Nearly three years after Justice Brett M. Kavanaugh’s tumultuous confirmation to the Supreme Court, the F.B.I. has disclosed more details about its efforts to review the justice’s background, leading a group of Senate Democrats to question the thoroughness of the vetting and conclude that it was shaped largely by the Trump White House.
In a letter dated June 30 to two Democratic senators, Sheldon Whitehouse of Rhode Island and Chris Coons of Delaware, an F.B.I. assistant director, Jill C. Tyson, said that the most “relevant” of the 4,500 tips the agency received during an investigation into Mr. Kavanaugh’s past were referred to White House lawyers in the Trump administration, whose handling of them remains unclear.
The letter left uncertain whether the F.B.I. itself followed up on the most compelling leads. The agency was conducting a background check rather than a criminal investigation, meaning that “the authorities, policies, and procedures used to investigate criminal matters did not apply,” the letter said.
Ms. Tyson’s letter was a response to a 2019 letter from Mr. Whitehouse and Mr. Coons to the F.B.I. director, Christopher A. Wray, posing questions about how the F.B.I.’s review of Mr. Kavanaugh was handled.
In an interview, Mr. Whitehouse said the F.B.I.’s response showed that the F.B.I.’s handling of the accusations into misconduct by Mr. Kavanaugh was a sham. Ms. Tyson’s letter, Mr. Whitehouse said, suggested that the F.B.I. ran a “fake tip line that never got properly reviewed, that was presumably not even conducted in good faith.”
Mr. Whitehouse and six of his Democratic colleagues on the Senate Judiciary Committee replied to the F.B.I.’s letter on Wednesday with demands for additional details on the agreement with the White House that governed the inquiry. They also pressed for more information on how incoming tips were handled.
“Your letter confirms that the F.B.I.’s tip line was a departure from past practice and that the F.B.I. was politically constrained by the Trump White House,” the senators wrote. Among those signing the letter were Senator Dick Durbin of Illinois, the committee’s chairman, Mr. Coons and Senator Cory Booker of New Jersey.
Donald F. McGahn, the White House’s general counsel at the time, and the F.B.I. did not immediately respond to requests for comment.

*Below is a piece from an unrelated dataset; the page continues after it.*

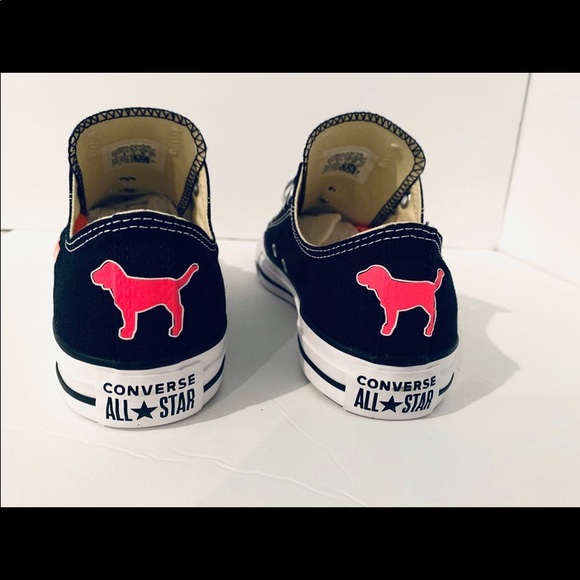 RARE custom made Victoriaโs Secret converse ๐ ๐ - Picture 15 of 16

Former President Donald J. Trump has long taken credit for Mr. Kavanaugh’s confirmation, which was almost derailed over allegations by a California professor that Mr. Kavanaugh had sexually assaulted her during a high school gathering in the early 1980s.

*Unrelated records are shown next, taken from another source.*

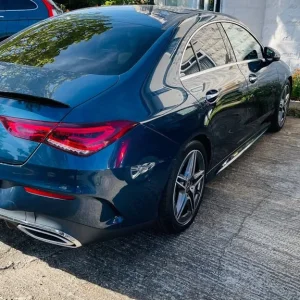 2021 Mercedes-Benz CLA Coupe, Semi-Auto, 1950cc, 4-door - Image 3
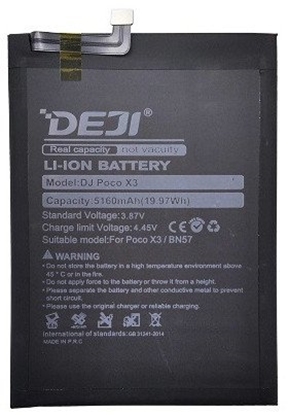 Изображение Bateria OEM Bateria XIAOMI Poco X3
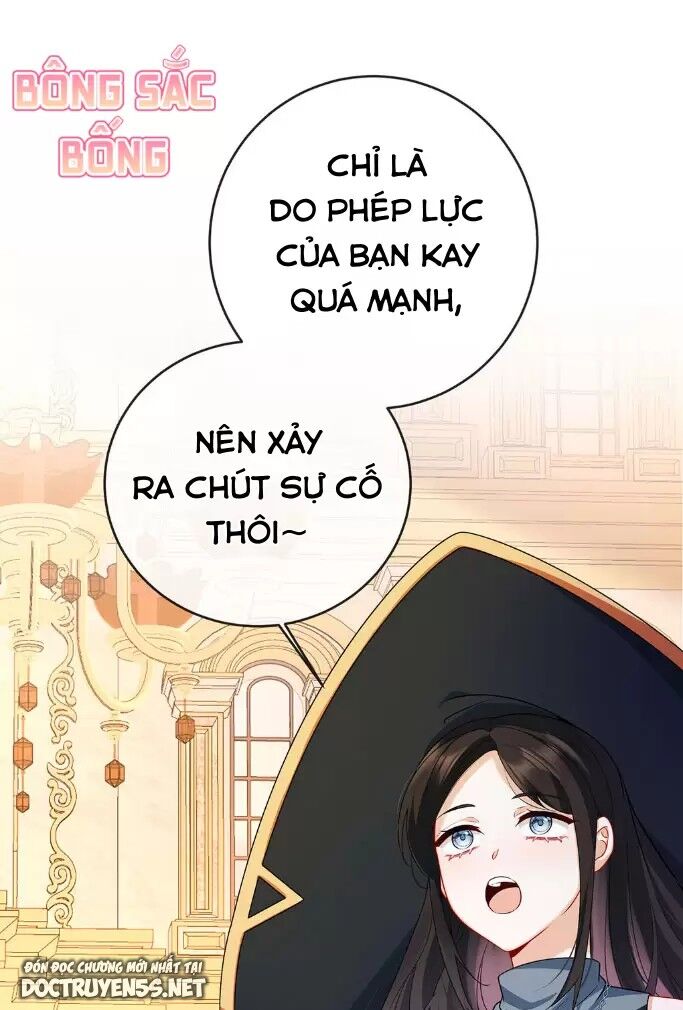 Thiên Kim Phản Diện Và Tiểu Thư Ma Vương Chap 5 - Next Chap 6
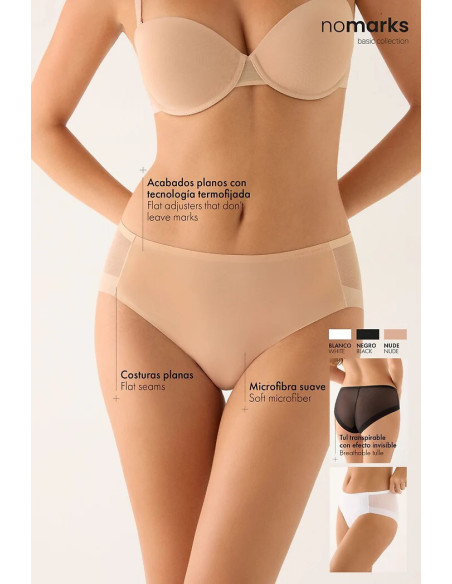 Ysabel Mora kelnaitės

Despite widespread concern over the claims — which were followed by other allegations of sexual misconduct, all of which Mr. Kavanaugh has consistently denied — Mr. Trump steadfastly backed the judge. He deployed Mr. McGahn to shepherd Mr. Kavanaugh through the unusually fraught confirmation, which culminated in a heated, daylong hearing in September of 2018.

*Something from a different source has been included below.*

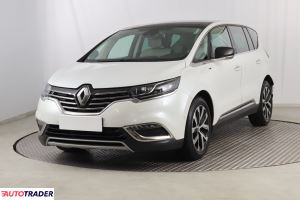 Renault Espace 2018 1.6 158 KM Renault Espace 2018 1.6 158 KM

Both Christine Blasey Ford, the professor who said she was assaulted, and Mr. Kavanaugh were grilled by Senators on the Judiciary Committee.
In a recent interview with the author Michael Wolff, Mr. Trump put his handling of Justice Kavanaugh into stark terms, asking “Where would he be without me? I saved his life.”
But in addition to offering shows of support, the Trump White House carefully controlled the investigations into Mr. Kavanaugh’s past. After Dr. Ford came forward, Mr. Trump’s staff tried to limit the number of people the F.B.I. interviewed as part of that probe. Only after an outcry from Democrats over the president’s approach did the administration say the agency could conduct a more open investigation.
Ultimately, 10 witnesses were interviewed by the F.B.I., according to the F.B.I.’s recent letter. Dr. Ford and Mr. Kavanaugh themselves were never interviewed by the F.B.I.
Senator Richard Blumenthal, Democrat of Connecticut, who signed Wednesday’s letter to the F.B.I., called the process “an injustice in fact orchestrated by the White House under Donald Trump, an injustice that frankly was a disservice to the F.B.I.”